Mrs. Perkins was a short, stout woman, whose plump figure was much like the old-fashioned churn, so guiltless was it of modern form improvers. Mrs. Perkins's eyes were gray and restless, her hair was the colour of dust, and it was combed straight back and rolled at the back of her neck in a little knob about the size and shape of a hickory nut. She was dressed in a clean print dress, of that good old colour called lilac. It had little white daisies on a striped ground and was of that peculiar shade that people call "clean looking." It was made in a plain "bask" with buttons down the front, and a plain, full skirt, over which she wore a white, starched apron, with a row of insertion and a flounce of crocheted lace.
Pearl brought out chairs.
"Well, now, you do look comfortable,"' said Mrs. Perkins, with just a shadow of reproach in her voice that did not escape Pearlie. "It must be nice to have nothin' to do but just laze around."

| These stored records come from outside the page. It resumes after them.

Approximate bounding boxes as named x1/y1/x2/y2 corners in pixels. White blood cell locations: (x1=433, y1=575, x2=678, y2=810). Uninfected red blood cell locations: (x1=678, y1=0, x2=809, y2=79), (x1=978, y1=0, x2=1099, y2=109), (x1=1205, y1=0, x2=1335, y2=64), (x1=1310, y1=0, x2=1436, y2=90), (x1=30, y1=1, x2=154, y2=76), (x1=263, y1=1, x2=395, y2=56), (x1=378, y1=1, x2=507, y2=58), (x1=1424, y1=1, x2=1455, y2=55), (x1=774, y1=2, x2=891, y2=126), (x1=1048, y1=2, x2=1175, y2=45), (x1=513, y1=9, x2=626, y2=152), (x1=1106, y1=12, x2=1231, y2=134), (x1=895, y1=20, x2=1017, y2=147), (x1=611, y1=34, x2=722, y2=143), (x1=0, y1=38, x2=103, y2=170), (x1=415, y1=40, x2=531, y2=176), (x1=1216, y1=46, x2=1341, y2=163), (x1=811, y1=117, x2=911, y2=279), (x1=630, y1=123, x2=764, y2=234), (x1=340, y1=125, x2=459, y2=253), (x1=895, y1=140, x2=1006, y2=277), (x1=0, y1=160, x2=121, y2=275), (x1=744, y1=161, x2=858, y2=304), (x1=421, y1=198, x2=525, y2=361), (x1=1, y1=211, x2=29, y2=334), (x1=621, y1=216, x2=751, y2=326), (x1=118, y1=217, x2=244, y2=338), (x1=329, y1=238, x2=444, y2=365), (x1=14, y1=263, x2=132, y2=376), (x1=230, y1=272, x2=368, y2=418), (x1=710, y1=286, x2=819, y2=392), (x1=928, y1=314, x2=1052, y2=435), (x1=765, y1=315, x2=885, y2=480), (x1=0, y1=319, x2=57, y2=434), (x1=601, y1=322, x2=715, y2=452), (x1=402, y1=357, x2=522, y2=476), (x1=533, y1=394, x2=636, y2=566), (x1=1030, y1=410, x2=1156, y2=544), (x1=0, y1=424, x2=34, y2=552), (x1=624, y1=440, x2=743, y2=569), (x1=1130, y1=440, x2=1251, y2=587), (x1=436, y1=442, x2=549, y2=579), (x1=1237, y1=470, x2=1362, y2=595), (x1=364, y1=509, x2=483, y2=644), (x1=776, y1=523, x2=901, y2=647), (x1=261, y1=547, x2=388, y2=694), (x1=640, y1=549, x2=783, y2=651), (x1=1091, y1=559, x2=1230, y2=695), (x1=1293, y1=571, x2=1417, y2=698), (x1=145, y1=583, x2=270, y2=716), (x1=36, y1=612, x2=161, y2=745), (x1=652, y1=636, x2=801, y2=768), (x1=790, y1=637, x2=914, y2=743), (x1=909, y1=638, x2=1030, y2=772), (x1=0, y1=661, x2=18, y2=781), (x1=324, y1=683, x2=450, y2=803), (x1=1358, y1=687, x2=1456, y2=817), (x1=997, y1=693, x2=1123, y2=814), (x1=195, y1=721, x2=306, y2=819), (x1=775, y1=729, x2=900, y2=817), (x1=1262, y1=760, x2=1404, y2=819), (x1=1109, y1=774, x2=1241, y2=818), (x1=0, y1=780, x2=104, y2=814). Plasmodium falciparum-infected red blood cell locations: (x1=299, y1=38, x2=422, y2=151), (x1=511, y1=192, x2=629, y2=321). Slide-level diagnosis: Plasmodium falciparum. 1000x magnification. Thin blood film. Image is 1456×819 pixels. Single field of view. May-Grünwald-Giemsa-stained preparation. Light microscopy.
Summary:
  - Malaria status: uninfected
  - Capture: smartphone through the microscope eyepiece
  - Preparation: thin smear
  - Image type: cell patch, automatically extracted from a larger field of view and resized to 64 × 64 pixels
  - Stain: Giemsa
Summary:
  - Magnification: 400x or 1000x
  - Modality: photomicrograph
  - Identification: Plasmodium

"She's done a big day's work already," Pearl said, quickly. "She worked all her life raisin' us, and now she's goin' to take a rest once in a while: and watch us rustle."
"Well, upon my word, you can talk some, can't you?" Mrs. Perkins said, not altogether admiringly. Aunt Kate gallantly interposed on Pearl's behalf by telling what a fine help the was to her mother, and soon the conversation drifted into an amiable discussion of whether or not peas should be soaked before they are planted.